DREAM=SanatoN

ガリアンデル

DATA=1 NAS#1



「誰だろうこの人」

 そう呟いた少年は同時に周囲を見渡し、この場所が自分の知らない場所である事を思いた。

 ぴん、ぴん、と一定のリズムを刻む音が響く一室。部屋内は白のみを基調とした物ばかりで装飾された無機質かつそれ故の美しさすら備えている。その部屋の中央、そこにもまたこの部屋に相応しいモノ、、が横たわっていた。

 純白のベッドの上には白の長髪、陶器の様な美しい肌の若い女性が微かな寝息と共に双眸を伏せている。

 その眠る彼女の身体には似つかわしく無い幾つもの機械の管が繋がっており、それらは心電図や脈拍、血圧、体温だけではなく、それ以外にも用途不明な数値を測定していた。
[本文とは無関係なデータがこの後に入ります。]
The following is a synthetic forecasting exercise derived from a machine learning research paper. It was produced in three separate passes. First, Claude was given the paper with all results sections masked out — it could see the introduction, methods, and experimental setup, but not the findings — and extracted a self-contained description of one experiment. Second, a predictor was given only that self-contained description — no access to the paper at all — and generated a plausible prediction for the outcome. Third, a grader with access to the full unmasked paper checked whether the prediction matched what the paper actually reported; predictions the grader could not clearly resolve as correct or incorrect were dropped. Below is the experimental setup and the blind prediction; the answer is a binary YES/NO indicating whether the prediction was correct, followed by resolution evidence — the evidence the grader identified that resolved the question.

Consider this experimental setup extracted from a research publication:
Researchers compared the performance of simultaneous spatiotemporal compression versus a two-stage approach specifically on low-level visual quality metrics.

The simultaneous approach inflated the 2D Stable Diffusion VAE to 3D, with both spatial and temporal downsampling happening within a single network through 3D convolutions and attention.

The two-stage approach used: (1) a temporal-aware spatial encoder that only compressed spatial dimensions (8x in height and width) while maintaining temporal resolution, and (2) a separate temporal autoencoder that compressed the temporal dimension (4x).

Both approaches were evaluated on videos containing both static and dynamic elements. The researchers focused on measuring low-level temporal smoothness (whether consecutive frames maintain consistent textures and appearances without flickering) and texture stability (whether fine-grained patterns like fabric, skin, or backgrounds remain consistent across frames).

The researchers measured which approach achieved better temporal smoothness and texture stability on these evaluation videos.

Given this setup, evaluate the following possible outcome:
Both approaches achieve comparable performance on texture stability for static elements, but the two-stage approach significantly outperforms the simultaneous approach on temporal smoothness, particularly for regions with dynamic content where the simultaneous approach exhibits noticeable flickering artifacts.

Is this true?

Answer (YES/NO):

「なんの機械なんだろう。ドクターなら知ってるかな?」

 少年が脳裏に浮かべたのは顔の分からない長身痩躯の白衣を纏う人物だった。少年にとってドクターとは分からない事を教えてくれる存在、父親や母親、教師などであり、少年はそのドクターなる人物の下で暮らしている。

「こんな事初めてだし、分からないなぁ……」

 眠る白い女性を見下ろしながら少年は首を傾げていたが、少年はドクターからの言葉もとい忠告を思い出した。

『いいかいレルム。キミにとって知らない物や場所それに人が出てきた時、それはとても危険な兆候だ。だからその時どういう行動をするべきか教えておこう────』

 そこまで思い出して少年は状況を理解した。

「早くここから出なきゃ!」

 少年が女性に背を向けて部屋の唯一の出入り口であるドアの方を向いた。